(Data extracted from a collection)
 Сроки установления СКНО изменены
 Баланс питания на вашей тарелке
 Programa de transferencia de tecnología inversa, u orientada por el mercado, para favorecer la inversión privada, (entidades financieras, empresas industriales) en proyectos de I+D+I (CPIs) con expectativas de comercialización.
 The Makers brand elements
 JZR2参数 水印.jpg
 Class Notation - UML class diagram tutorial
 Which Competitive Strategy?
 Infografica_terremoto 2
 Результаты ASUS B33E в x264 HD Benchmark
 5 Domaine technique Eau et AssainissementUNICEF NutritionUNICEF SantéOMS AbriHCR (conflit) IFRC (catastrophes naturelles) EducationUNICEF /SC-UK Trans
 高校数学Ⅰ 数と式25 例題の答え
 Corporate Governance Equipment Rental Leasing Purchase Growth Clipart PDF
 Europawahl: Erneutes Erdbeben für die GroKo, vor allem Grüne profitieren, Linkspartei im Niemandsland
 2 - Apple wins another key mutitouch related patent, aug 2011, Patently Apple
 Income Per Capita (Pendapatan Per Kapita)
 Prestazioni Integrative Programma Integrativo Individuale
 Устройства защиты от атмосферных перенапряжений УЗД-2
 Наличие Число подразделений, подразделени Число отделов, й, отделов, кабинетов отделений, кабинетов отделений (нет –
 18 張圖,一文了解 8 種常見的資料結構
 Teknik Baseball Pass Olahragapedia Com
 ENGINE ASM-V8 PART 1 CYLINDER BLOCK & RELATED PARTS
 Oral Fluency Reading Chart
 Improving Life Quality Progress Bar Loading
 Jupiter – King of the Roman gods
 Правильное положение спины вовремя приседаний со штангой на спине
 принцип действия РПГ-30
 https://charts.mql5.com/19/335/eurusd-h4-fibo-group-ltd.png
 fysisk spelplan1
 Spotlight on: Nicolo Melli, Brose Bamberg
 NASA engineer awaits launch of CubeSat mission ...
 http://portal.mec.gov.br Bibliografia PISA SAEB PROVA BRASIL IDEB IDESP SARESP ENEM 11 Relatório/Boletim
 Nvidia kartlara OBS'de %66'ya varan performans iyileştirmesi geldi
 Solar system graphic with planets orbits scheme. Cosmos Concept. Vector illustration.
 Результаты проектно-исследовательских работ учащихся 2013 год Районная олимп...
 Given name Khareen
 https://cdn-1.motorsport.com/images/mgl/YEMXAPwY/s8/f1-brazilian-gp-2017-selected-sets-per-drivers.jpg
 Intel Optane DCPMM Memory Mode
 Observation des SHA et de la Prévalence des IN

| WORK TASK |
Scan the entries above for the word "https", then copy every line in which it occurs.

| SOLUTION FOR THIS EXERCISE |
 https://charts.mql5.com/19/335/eurusd-h4-fibo-group-ltd.png
 https://cdn-1.motorsport.com/images/mgl/YEMXAPwY/s8/f1-brazilian-gp-2017-selected-sets-per-drivers.jpg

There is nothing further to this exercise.